André-Louis Perinetti - Secrétaire général de l’Institut international du théâtre

L’Institut international du théâtre célèbre le 27 mars 1985 la 24ème Journée mondiale du théâtre. C’est en effet en 1962, à l’ouverture d’une saison du Théâtre des Nations à Paris, un 27 mars, qu’est née cette commémoration. Il peut paraître surprenant que les gens de théâtre éprouvent le besoin de fêter leur art un jour précis dans l’année. N’est-il pas pratiqué tous les jours ? N’y apportons-nous pas à chaque fois le même enthousiasme, n’y trouvons-nous pas le même plaisir ? En réalité, la Journée mondiale du théâtre est un moment privilégié et exceptionnel que nous avons fixé dans le temps pour permettre aux uns et aux autres de cette profession, originale s’il en est, de se rassembler au-delà des frontières, des idéologies, des générations, des disciplines. Cette journée permet de souligner ce qui nous rapproche, ce qui nous lie, à travers nos joies et nos peines. Elle permet surtout de porter un regard sur l’autre, sur une autre culture, à l’autre bout de la planète. Si, frères en poésie, les gens de théâtre anticipent souvent la réalité de demain, pressentant ainsi le destin de l’humanité, ils en sont aussi la mémoire !

Il y a quarante ans cessait la Seconde Guerre mondiale. Le théâtre se souvient… Bousculé, persécuté à travers les âges, symbole de la résistance à toutes les oppressions, le théâtre qui s'identifie à la vie, parce que création, témoigne pour cette Renaissance.
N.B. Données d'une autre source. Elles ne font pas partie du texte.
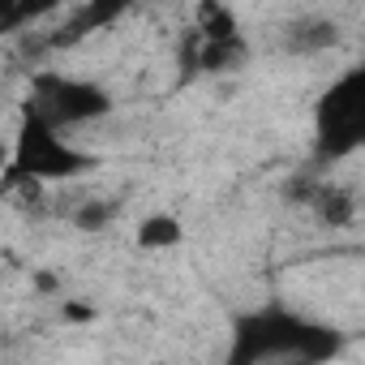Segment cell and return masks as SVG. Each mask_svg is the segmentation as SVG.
Returning <instances> with one entry per match:
<instances>
[{
  "label": "cell",
  "instance_id": "obj_1",
  "mask_svg": "<svg viewBox=\"0 0 365 365\" xmlns=\"http://www.w3.org/2000/svg\"><path fill=\"white\" fill-rule=\"evenodd\" d=\"M339 352V331L292 314L284 305H262L254 314H241L232 322V365H271V361H301L318 365Z\"/></svg>",
  "mask_w": 365,
  "mask_h": 365
},
{
  "label": "cell",
  "instance_id": "obj_2",
  "mask_svg": "<svg viewBox=\"0 0 365 365\" xmlns=\"http://www.w3.org/2000/svg\"><path fill=\"white\" fill-rule=\"evenodd\" d=\"M365 146V69H344L314 103V155L348 159Z\"/></svg>",
  "mask_w": 365,
  "mask_h": 365
},
{
  "label": "cell",
  "instance_id": "obj_3",
  "mask_svg": "<svg viewBox=\"0 0 365 365\" xmlns=\"http://www.w3.org/2000/svg\"><path fill=\"white\" fill-rule=\"evenodd\" d=\"M5 168H14L22 176H35V180H73V176L95 168V155L78 150L65 138V129H56L43 116H35L31 108H22V125H18V138L9 146Z\"/></svg>",
  "mask_w": 365,
  "mask_h": 365
},
{
  "label": "cell",
  "instance_id": "obj_4",
  "mask_svg": "<svg viewBox=\"0 0 365 365\" xmlns=\"http://www.w3.org/2000/svg\"><path fill=\"white\" fill-rule=\"evenodd\" d=\"M26 108L35 116H43L56 129H73V125H91L103 120L112 112V95L99 82L86 78H69V73H35L31 78V99Z\"/></svg>",
  "mask_w": 365,
  "mask_h": 365
},
{
  "label": "cell",
  "instance_id": "obj_5",
  "mask_svg": "<svg viewBox=\"0 0 365 365\" xmlns=\"http://www.w3.org/2000/svg\"><path fill=\"white\" fill-rule=\"evenodd\" d=\"M190 61H194V73H237L250 65V43L241 39V31L224 35V39H202Z\"/></svg>",
  "mask_w": 365,
  "mask_h": 365
},
{
  "label": "cell",
  "instance_id": "obj_6",
  "mask_svg": "<svg viewBox=\"0 0 365 365\" xmlns=\"http://www.w3.org/2000/svg\"><path fill=\"white\" fill-rule=\"evenodd\" d=\"M335 43H339V26L331 18H297L284 31V52L292 56H318V52H331Z\"/></svg>",
  "mask_w": 365,
  "mask_h": 365
},
{
  "label": "cell",
  "instance_id": "obj_7",
  "mask_svg": "<svg viewBox=\"0 0 365 365\" xmlns=\"http://www.w3.org/2000/svg\"><path fill=\"white\" fill-rule=\"evenodd\" d=\"M133 5H142V0H86V5L73 14V26L61 35V39H78L86 31H99V26H112L116 18H125Z\"/></svg>",
  "mask_w": 365,
  "mask_h": 365
},
{
  "label": "cell",
  "instance_id": "obj_8",
  "mask_svg": "<svg viewBox=\"0 0 365 365\" xmlns=\"http://www.w3.org/2000/svg\"><path fill=\"white\" fill-rule=\"evenodd\" d=\"M180 241H185V228H180V220L168 215V211H155V215H146L138 224V245L142 250H172Z\"/></svg>",
  "mask_w": 365,
  "mask_h": 365
},
{
  "label": "cell",
  "instance_id": "obj_9",
  "mask_svg": "<svg viewBox=\"0 0 365 365\" xmlns=\"http://www.w3.org/2000/svg\"><path fill=\"white\" fill-rule=\"evenodd\" d=\"M314 215H318L327 228H344V224H352V215H356V198H352L348 190H339V185H322V190L314 194Z\"/></svg>",
  "mask_w": 365,
  "mask_h": 365
},
{
  "label": "cell",
  "instance_id": "obj_10",
  "mask_svg": "<svg viewBox=\"0 0 365 365\" xmlns=\"http://www.w3.org/2000/svg\"><path fill=\"white\" fill-rule=\"evenodd\" d=\"M237 14L224 5V0H202L198 5V35L202 39H224V35H237Z\"/></svg>",
  "mask_w": 365,
  "mask_h": 365
},
{
  "label": "cell",
  "instance_id": "obj_11",
  "mask_svg": "<svg viewBox=\"0 0 365 365\" xmlns=\"http://www.w3.org/2000/svg\"><path fill=\"white\" fill-rule=\"evenodd\" d=\"M112 215H116V202H99V198H91V202L73 215V228H82V232H99V228L112 224Z\"/></svg>",
  "mask_w": 365,
  "mask_h": 365
},
{
  "label": "cell",
  "instance_id": "obj_12",
  "mask_svg": "<svg viewBox=\"0 0 365 365\" xmlns=\"http://www.w3.org/2000/svg\"><path fill=\"white\" fill-rule=\"evenodd\" d=\"M61 5H69V0H18L9 26H14V22H22V18H43V14H52V9H61Z\"/></svg>",
  "mask_w": 365,
  "mask_h": 365
},
{
  "label": "cell",
  "instance_id": "obj_13",
  "mask_svg": "<svg viewBox=\"0 0 365 365\" xmlns=\"http://www.w3.org/2000/svg\"><path fill=\"white\" fill-rule=\"evenodd\" d=\"M14 5H18V0H0V22H5V26H9V18H14Z\"/></svg>",
  "mask_w": 365,
  "mask_h": 365
},
{
  "label": "cell",
  "instance_id": "obj_14",
  "mask_svg": "<svg viewBox=\"0 0 365 365\" xmlns=\"http://www.w3.org/2000/svg\"><path fill=\"white\" fill-rule=\"evenodd\" d=\"M5 163H9V142L0 138V172H5Z\"/></svg>",
  "mask_w": 365,
  "mask_h": 365
}]
</instances>
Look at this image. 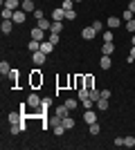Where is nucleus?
<instances>
[{
  "label": "nucleus",
  "mask_w": 135,
  "mask_h": 150,
  "mask_svg": "<svg viewBox=\"0 0 135 150\" xmlns=\"http://www.w3.org/2000/svg\"><path fill=\"white\" fill-rule=\"evenodd\" d=\"M90 99H92V101H95V103H97V101L101 99V92H99V90H95V88H92V90H90Z\"/></svg>",
  "instance_id": "29"
},
{
  "label": "nucleus",
  "mask_w": 135,
  "mask_h": 150,
  "mask_svg": "<svg viewBox=\"0 0 135 150\" xmlns=\"http://www.w3.org/2000/svg\"><path fill=\"white\" fill-rule=\"evenodd\" d=\"M65 20H77V13H74V9L65 11Z\"/></svg>",
  "instance_id": "38"
},
{
  "label": "nucleus",
  "mask_w": 135,
  "mask_h": 150,
  "mask_svg": "<svg viewBox=\"0 0 135 150\" xmlns=\"http://www.w3.org/2000/svg\"><path fill=\"white\" fill-rule=\"evenodd\" d=\"M104 43H113V31H104Z\"/></svg>",
  "instance_id": "36"
},
{
  "label": "nucleus",
  "mask_w": 135,
  "mask_h": 150,
  "mask_svg": "<svg viewBox=\"0 0 135 150\" xmlns=\"http://www.w3.org/2000/svg\"><path fill=\"white\" fill-rule=\"evenodd\" d=\"M126 31H129V34H135V18L126 23Z\"/></svg>",
  "instance_id": "35"
},
{
  "label": "nucleus",
  "mask_w": 135,
  "mask_h": 150,
  "mask_svg": "<svg viewBox=\"0 0 135 150\" xmlns=\"http://www.w3.org/2000/svg\"><path fill=\"white\" fill-rule=\"evenodd\" d=\"M9 72H11V65H9L7 61H2V63H0V74H2V76H9Z\"/></svg>",
  "instance_id": "20"
},
{
  "label": "nucleus",
  "mask_w": 135,
  "mask_h": 150,
  "mask_svg": "<svg viewBox=\"0 0 135 150\" xmlns=\"http://www.w3.org/2000/svg\"><path fill=\"white\" fill-rule=\"evenodd\" d=\"M34 18H36V20L43 18V11H41V9H36V11H34Z\"/></svg>",
  "instance_id": "42"
},
{
  "label": "nucleus",
  "mask_w": 135,
  "mask_h": 150,
  "mask_svg": "<svg viewBox=\"0 0 135 150\" xmlns=\"http://www.w3.org/2000/svg\"><path fill=\"white\" fill-rule=\"evenodd\" d=\"M129 9H131V11L135 13V0H131V2H129Z\"/></svg>",
  "instance_id": "43"
},
{
  "label": "nucleus",
  "mask_w": 135,
  "mask_h": 150,
  "mask_svg": "<svg viewBox=\"0 0 135 150\" xmlns=\"http://www.w3.org/2000/svg\"><path fill=\"white\" fill-rule=\"evenodd\" d=\"M0 29H2V34H11L14 31V20H2Z\"/></svg>",
  "instance_id": "14"
},
{
  "label": "nucleus",
  "mask_w": 135,
  "mask_h": 150,
  "mask_svg": "<svg viewBox=\"0 0 135 150\" xmlns=\"http://www.w3.org/2000/svg\"><path fill=\"white\" fill-rule=\"evenodd\" d=\"M101 99H110V90H101Z\"/></svg>",
  "instance_id": "41"
},
{
  "label": "nucleus",
  "mask_w": 135,
  "mask_h": 150,
  "mask_svg": "<svg viewBox=\"0 0 135 150\" xmlns=\"http://www.w3.org/2000/svg\"><path fill=\"white\" fill-rule=\"evenodd\" d=\"M20 9L27 11V13H34L36 11V5H34V0H23V2H20Z\"/></svg>",
  "instance_id": "2"
},
{
  "label": "nucleus",
  "mask_w": 135,
  "mask_h": 150,
  "mask_svg": "<svg viewBox=\"0 0 135 150\" xmlns=\"http://www.w3.org/2000/svg\"><path fill=\"white\" fill-rule=\"evenodd\" d=\"M110 65H113V58L104 54V56L99 58V67H101V69H110Z\"/></svg>",
  "instance_id": "11"
},
{
  "label": "nucleus",
  "mask_w": 135,
  "mask_h": 150,
  "mask_svg": "<svg viewBox=\"0 0 135 150\" xmlns=\"http://www.w3.org/2000/svg\"><path fill=\"white\" fill-rule=\"evenodd\" d=\"M61 7H63L65 11H70L72 7H74V0H63V2H61Z\"/></svg>",
  "instance_id": "31"
},
{
  "label": "nucleus",
  "mask_w": 135,
  "mask_h": 150,
  "mask_svg": "<svg viewBox=\"0 0 135 150\" xmlns=\"http://www.w3.org/2000/svg\"><path fill=\"white\" fill-rule=\"evenodd\" d=\"M20 2H23V0H2V5H5L7 9H14V11L20 7Z\"/></svg>",
  "instance_id": "15"
},
{
  "label": "nucleus",
  "mask_w": 135,
  "mask_h": 150,
  "mask_svg": "<svg viewBox=\"0 0 135 150\" xmlns=\"http://www.w3.org/2000/svg\"><path fill=\"white\" fill-rule=\"evenodd\" d=\"M135 18V13L131 11V9H126V11H124V16H122V20H126V23H129V20H133Z\"/></svg>",
  "instance_id": "33"
},
{
  "label": "nucleus",
  "mask_w": 135,
  "mask_h": 150,
  "mask_svg": "<svg viewBox=\"0 0 135 150\" xmlns=\"http://www.w3.org/2000/svg\"><path fill=\"white\" fill-rule=\"evenodd\" d=\"M27 103H29V108H39L41 105V96L36 92H32L29 96H27Z\"/></svg>",
  "instance_id": "5"
},
{
  "label": "nucleus",
  "mask_w": 135,
  "mask_h": 150,
  "mask_svg": "<svg viewBox=\"0 0 135 150\" xmlns=\"http://www.w3.org/2000/svg\"><path fill=\"white\" fill-rule=\"evenodd\" d=\"M32 58H34V63H36V65L41 67V65H43V63L47 61V54H43V52L39 50V52H34V56H32Z\"/></svg>",
  "instance_id": "6"
},
{
  "label": "nucleus",
  "mask_w": 135,
  "mask_h": 150,
  "mask_svg": "<svg viewBox=\"0 0 135 150\" xmlns=\"http://www.w3.org/2000/svg\"><path fill=\"white\" fill-rule=\"evenodd\" d=\"M9 132H11V134H18V132H23V128H20V123H11V128H9Z\"/></svg>",
  "instance_id": "34"
},
{
  "label": "nucleus",
  "mask_w": 135,
  "mask_h": 150,
  "mask_svg": "<svg viewBox=\"0 0 135 150\" xmlns=\"http://www.w3.org/2000/svg\"><path fill=\"white\" fill-rule=\"evenodd\" d=\"M11 20H14V23H18V25H20V23H25V20H27V11H23V9H16Z\"/></svg>",
  "instance_id": "3"
},
{
  "label": "nucleus",
  "mask_w": 135,
  "mask_h": 150,
  "mask_svg": "<svg viewBox=\"0 0 135 150\" xmlns=\"http://www.w3.org/2000/svg\"><path fill=\"white\" fill-rule=\"evenodd\" d=\"M23 119H25V117H23V112H20V110H18V112H11L9 117H7V121H9V123H20Z\"/></svg>",
  "instance_id": "9"
},
{
  "label": "nucleus",
  "mask_w": 135,
  "mask_h": 150,
  "mask_svg": "<svg viewBox=\"0 0 135 150\" xmlns=\"http://www.w3.org/2000/svg\"><path fill=\"white\" fill-rule=\"evenodd\" d=\"M129 63H135V45H133V50H131V54H129V58H126Z\"/></svg>",
  "instance_id": "40"
},
{
  "label": "nucleus",
  "mask_w": 135,
  "mask_h": 150,
  "mask_svg": "<svg viewBox=\"0 0 135 150\" xmlns=\"http://www.w3.org/2000/svg\"><path fill=\"white\" fill-rule=\"evenodd\" d=\"M14 18V9H7V7H2V20H11Z\"/></svg>",
  "instance_id": "25"
},
{
  "label": "nucleus",
  "mask_w": 135,
  "mask_h": 150,
  "mask_svg": "<svg viewBox=\"0 0 135 150\" xmlns=\"http://www.w3.org/2000/svg\"><path fill=\"white\" fill-rule=\"evenodd\" d=\"M47 40H50L52 45H59V34H54V31H47Z\"/></svg>",
  "instance_id": "26"
},
{
  "label": "nucleus",
  "mask_w": 135,
  "mask_h": 150,
  "mask_svg": "<svg viewBox=\"0 0 135 150\" xmlns=\"http://www.w3.org/2000/svg\"><path fill=\"white\" fill-rule=\"evenodd\" d=\"M131 43H133V45H135V34H133V36H131Z\"/></svg>",
  "instance_id": "44"
},
{
  "label": "nucleus",
  "mask_w": 135,
  "mask_h": 150,
  "mask_svg": "<svg viewBox=\"0 0 135 150\" xmlns=\"http://www.w3.org/2000/svg\"><path fill=\"white\" fill-rule=\"evenodd\" d=\"M77 105H79V99H65V108L68 110H77Z\"/></svg>",
  "instance_id": "24"
},
{
  "label": "nucleus",
  "mask_w": 135,
  "mask_h": 150,
  "mask_svg": "<svg viewBox=\"0 0 135 150\" xmlns=\"http://www.w3.org/2000/svg\"><path fill=\"white\" fill-rule=\"evenodd\" d=\"M27 47H29V52H32V54H34V52H39V50H41V40H34V38H32V40L27 43Z\"/></svg>",
  "instance_id": "23"
},
{
  "label": "nucleus",
  "mask_w": 135,
  "mask_h": 150,
  "mask_svg": "<svg viewBox=\"0 0 135 150\" xmlns=\"http://www.w3.org/2000/svg\"><path fill=\"white\" fill-rule=\"evenodd\" d=\"M95 36H97V31L92 29V27H86V29L81 31V38H84V40H92Z\"/></svg>",
  "instance_id": "10"
},
{
  "label": "nucleus",
  "mask_w": 135,
  "mask_h": 150,
  "mask_svg": "<svg viewBox=\"0 0 135 150\" xmlns=\"http://www.w3.org/2000/svg\"><path fill=\"white\" fill-rule=\"evenodd\" d=\"M54 114H56L59 119H65V117H70V110H68V108H65V103H63V105H59L56 110H54Z\"/></svg>",
  "instance_id": "8"
},
{
  "label": "nucleus",
  "mask_w": 135,
  "mask_h": 150,
  "mask_svg": "<svg viewBox=\"0 0 135 150\" xmlns=\"http://www.w3.org/2000/svg\"><path fill=\"white\" fill-rule=\"evenodd\" d=\"M41 83H43V76H41V72H39V69H36V72H34V74H32V85H34V88H36V85H41Z\"/></svg>",
  "instance_id": "22"
},
{
  "label": "nucleus",
  "mask_w": 135,
  "mask_h": 150,
  "mask_svg": "<svg viewBox=\"0 0 135 150\" xmlns=\"http://www.w3.org/2000/svg\"><path fill=\"white\" fill-rule=\"evenodd\" d=\"M97 110H108V99H99L97 101Z\"/></svg>",
  "instance_id": "28"
},
{
  "label": "nucleus",
  "mask_w": 135,
  "mask_h": 150,
  "mask_svg": "<svg viewBox=\"0 0 135 150\" xmlns=\"http://www.w3.org/2000/svg\"><path fill=\"white\" fill-rule=\"evenodd\" d=\"M50 31H54V34H61V31H63V23H61V20H52Z\"/></svg>",
  "instance_id": "17"
},
{
  "label": "nucleus",
  "mask_w": 135,
  "mask_h": 150,
  "mask_svg": "<svg viewBox=\"0 0 135 150\" xmlns=\"http://www.w3.org/2000/svg\"><path fill=\"white\" fill-rule=\"evenodd\" d=\"M74 2H81V0H74Z\"/></svg>",
  "instance_id": "45"
},
{
  "label": "nucleus",
  "mask_w": 135,
  "mask_h": 150,
  "mask_svg": "<svg viewBox=\"0 0 135 150\" xmlns=\"http://www.w3.org/2000/svg\"><path fill=\"white\" fill-rule=\"evenodd\" d=\"M29 36H32L34 40H41V43H43V40H45V36H47V34H45V29H41V27H34V29L29 31Z\"/></svg>",
  "instance_id": "1"
},
{
  "label": "nucleus",
  "mask_w": 135,
  "mask_h": 150,
  "mask_svg": "<svg viewBox=\"0 0 135 150\" xmlns=\"http://www.w3.org/2000/svg\"><path fill=\"white\" fill-rule=\"evenodd\" d=\"M84 88H88V90H92V88H95V76H92V74L84 76Z\"/></svg>",
  "instance_id": "19"
},
{
  "label": "nucleus",
  "mask_w": 135,
  "mask_h": 150,
  "mask_svg": "<svg viewBox=\"0 0 135 150\" xmlns=\"http://www.w3.org/2000/svg\"><path fill=\"white\" fill-rule=\"evenodd\" d=\"M113 52H115V45H113V43H104V45H101V54L113 56Z\"/></svg>",
  "instance_id": "16"
},
{
  "label": "nucleus",
  "mask_w": 135,
  "mask_h": 150,
  "mask_svg": "<svg viewBox=\"0 0 135 150\" xmlns=\"http://www.w3.org/2000/svg\"><path fill=\"white\" fill-rule=\"evenodd\" d=\"M113 146H124V137H115L113 139Z\"/></svg>",
  "instance_id": "39"
},
{
  "label": "nucleus",
  "mask_w": 135,
  "mask_h": 150,
  "mask_svg": "<svg viewBox=\"0 0 135 150\" xmlns=\"http://www.w3.org/2000/svg\"><path fill=\"white\" fill-rule=\"evenodd\" d=\"M88 132H90V134H92V137H97V134L101 132V125H99V123H97V121H95V123H90V125H88Z\"/></svg>",
  "instance_id": "18"
},
{
  "label": "nucleus",
  "mask_w": 135,
  "mask_h": 150,
  "mask_svg": "<svg viewBox=\"0 0 135 150\" xmlns=\"http://www.w3.org/2000/svg\"><path fill=\"white\" fill-rule=\"evenodd\" d=\"M65 18V9L63 7H56L54 11H52V20H63Z\"/></svg>",
  "instance_id": "13"
},
{
  "label": "nucleus",
  "mask_w": 135,
  "mask_h": 150,
  "mask_svg": "<svg viewBox=\"0 0 135 150\" xmlns=\"http://www.w3.org/2000/svg\"><path fill=\"white\" fill-rule=\"evenodd\" d=\"M9 81H11V83L18 81V69H11V72H9Z\"/></svg>",
  "instance_id": "37"
},
{
  "label": "nucleus",
  "mask_w": 135,
  "mask_h": 150,
  "mask_svg": "<svg viewBox=\"0 0 135 150\" xmlns=\"http://www.w3.org/2000/svg\"><path fill=\"white\" fill-rule=\"evenodd\" d=\"M36 27H41V29H45V31H50V27H52V20H47L43 16V18H39L36 20Z\"/></svg>",
  "instance_id": "12"
},
{
  "label": "nucleus",
  "mask_w": 135,
  "mask_h": 150,
  "mask_svg": "<svg viewBox=\"0 0 135 150\" xmlns=\"http://www.w3.org/2000/svg\"><path fill=\"white\" fill-rule=\"evenodd\" d=\"M84 121H86L88 125H90V123H95V121H97V114H95V110H92V108L84 112Z\"/></svg>",
  "instance_id": "7"
},
{
  "label": "nucleus",
  "mask_w": 135,
  "mask_h": 150,
  "mask_svg": "<svg viewBox=\"0 0 135 150\" xmlns=\"http://www.w3.org/2000/svg\"><path fill=\"white\" fill-rule=\"evenodd\" d=\"M124 146H129V148H133V146H135V137H133V134L124 137Z\"/></svg>",
  "instance_id": "30"
},
{
  "label": "nucleus",
  "mask_w": 135,
  "mask_h": 150,
  "mask_svg": "<svg viewBox=\"0 0 135 150\" xmlns=\"http://www.w3.org/2000/svg\"><path fill=\"white\" fill-rule=\"evenodd\" d=\"M52 50H54V45H52L50 40H43V43H41V52H43V54H50Z\"/></svg>",
  "instance_id": "21"
},
{
  "label": "nucleus",
  "mask_w": 135,
  "mask_h": 150,
  "mask_svg": "<svg viewBox=\"0 0 135 150\" xmlns=\"http://www.w3.org/2000/svg\"><path fill=\"white\" fill-rule=\"evenodd\" d=\"M63 125H65V130H72V128H74V119H72V117H65Z\"/></svg>",
  "instance_id": "27"
},
{
  "label": "nucleus",
  "mask_w": 135,
  "mask_h": 150,
  "mask_svg": "<svg viewBox=\"0 0 135 150\" xmlns=\"http://www.w3.org/2000/svg\"><path fill=\"white\" fill-rule=\"evenodd\" d=\"M90 27H92V29H95L97 34H99V31L104 29V23H101V20H95V23H92V25H90Z\"/></svg>",
  "instance_id": "32"
},
{
  "label": "nucleus",
  "mask_w": 135,
  "mask_h": 150,
  "mask_svg": "<svg viewBox=\"0 0 135 150\" xmlns=\"http://www.w3.org/2000/svg\"><path fill=\"white\" fill-rule=\"evenodd\" d=\"M106 25H108L110 29H119V27H122V18H117V16H110V18L106 20Z\"/></svg>",
  "instance_id": "4"
}]
</instances>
De la fin du cauchemar surgit une grande espérance : celle de la compréhension mutuelle entre les peuples.

Les grandes organisations internationales, basées sur l’égalité entre les états et les peuples, sont créées. Chaque peuple apporte à un moment ou à un autre de son histoire une contribution décisive au progrès de l’humanité, tous se doivent d’être réunis afin de donner la pleine mesure de leurs capacités.

Chacun doit être solidaire de l’autre. Cette solidarité, les gens de théâtre n’ont pas à la découvrir, car elle fait partie de leur démarche. La création de l’Institut international du théâtre, qui suit de peu celle des grandes organisations, inspirée par l’une d’entre elles, l’Unesco, apparaît alors comme l’affirmation d’une identité, d’une volonté de bâtir en commun un avenir à la mesure de l’espérance des artistes.

Notre similitude culturelle profonde, notre même vision de l’homme, tissées au cours des siècles, suscitent ce sentiment d’appartenance à un monde unique. Chaque homme de théâtre, chaque femme de théâtre, participe à cette universalité. Concernés par le destin de notre communauté, nous le sommes aussi par celui du monde.

Tous les efforts de création, d’invention des communautés intellectuelles du monde entier pour multiplier les occasions d’échanges et de contacts, notre action en est indissociable. Nos théâtres sont des lieux de convergence, des occasions de rapprochement, une ouverture à ce que les uns et les autres apportent au patrimoine des connaissances et des arts.

Reflets de sociétés différentes, le théâtre met de côté ce qui les sépare et fait apparaître ce que les hommes on en commun : la volonté de Paix.

Cependant, comment ne serions-nous pas préoccupés, à l’occasion de cette Journée mondiale du théâtre, devant la remise en cause du principe de l’universalité dans une des principales organisations internationales.

Ce principe est la garantie de la protection et du respect dus à chacun, individu ou communauté.

Mais en cette année 1985, consacrée à la jeunesse, un autre devoir nous presse. Nous, hommes et femmes de théâtre du présent, nous avons reçu un héritage du passé et nous en sommes responsables devant les artistes de demain.

La jeunesse aspire à participer, à partager les responsabilités. Elle croit à la solidarité et veut s’associer aux activités liées aux grandes causes, elle est capable de tant d’amour…

Mais elle exige la Vérité.

C’est à nous de ne pas la masquer afin que l’espoir que représente la jeunesse devienne la sauvegarde de la paix et de l’amitié entre les peuples.

Son idéal, le nôtre, n’est pas un rêve de l’imagination mais une exigence permanente de la conscience des artistes.